**Exercise requirements**
Take the records below and set down exactly the lines from the one with "Trang Linh cho" to the one with "Jacksonville police: Man", ends included; do not copy the pictures.
[Opening Records for this exercise section]
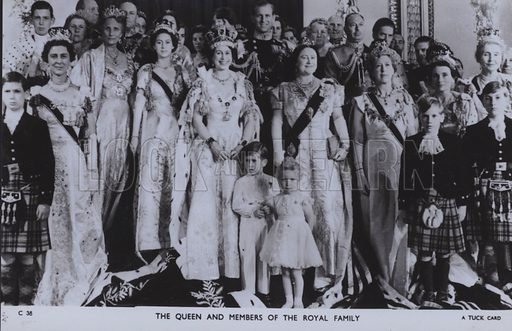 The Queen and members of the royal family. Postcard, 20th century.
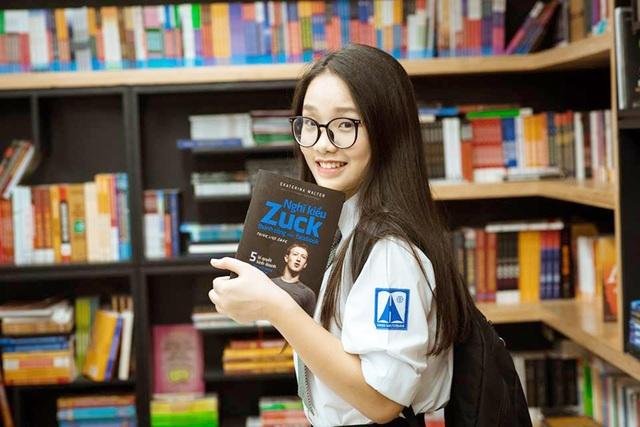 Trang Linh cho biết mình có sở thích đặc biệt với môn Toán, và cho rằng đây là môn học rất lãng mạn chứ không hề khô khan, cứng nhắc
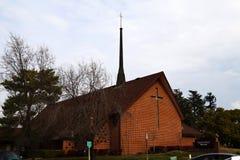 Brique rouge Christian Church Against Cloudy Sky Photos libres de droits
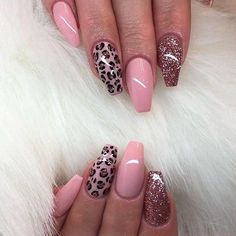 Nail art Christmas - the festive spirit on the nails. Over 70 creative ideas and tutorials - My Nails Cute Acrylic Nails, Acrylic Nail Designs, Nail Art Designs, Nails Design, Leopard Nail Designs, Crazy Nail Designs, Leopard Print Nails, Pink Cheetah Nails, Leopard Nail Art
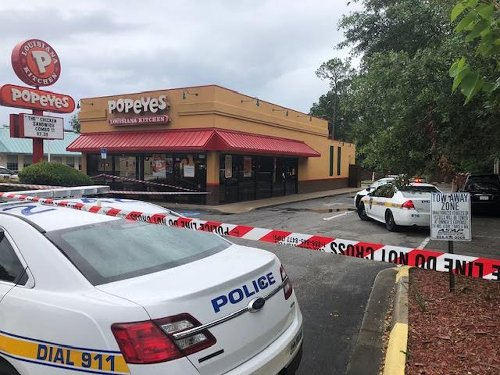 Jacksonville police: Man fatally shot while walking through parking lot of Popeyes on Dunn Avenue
[Closing Records for this exercise section]
[Opening Records for this exercise section]
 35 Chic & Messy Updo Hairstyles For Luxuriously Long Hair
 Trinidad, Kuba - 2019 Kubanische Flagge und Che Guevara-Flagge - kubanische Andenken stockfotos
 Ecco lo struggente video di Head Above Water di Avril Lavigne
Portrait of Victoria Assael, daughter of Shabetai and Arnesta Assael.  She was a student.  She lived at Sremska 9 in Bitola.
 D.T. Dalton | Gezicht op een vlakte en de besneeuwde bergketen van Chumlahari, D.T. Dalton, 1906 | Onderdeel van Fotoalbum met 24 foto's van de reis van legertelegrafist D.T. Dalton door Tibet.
[Closing Records for this exercise section]
**Solved exercise**
 Trang Linh cho biết mình có sở thích đặc biệt với môn Toán, và cho rằng đây là môn học rất lãng mạn chứ không hề khô khan, cứng nhắc
 Brique rouge Christian Church Against Cloudy Sky Photos libres de droits
 Nail art Christmas - the festive spirit on the nails. Over 70 creative ideas and tutorials - My Nails Cute Acrylic Nails, Acrylic Nail Designs, Nail Art Designs, Nails Design, Leopard Nail Designs, Crazy Nail Designs, Leopard Print Nails, Pink Cheetah Nails, Leopard Nail Art
 Jacksonville police: Man fatally shot while walking through parking lot of Popeyes on Dunn Avenue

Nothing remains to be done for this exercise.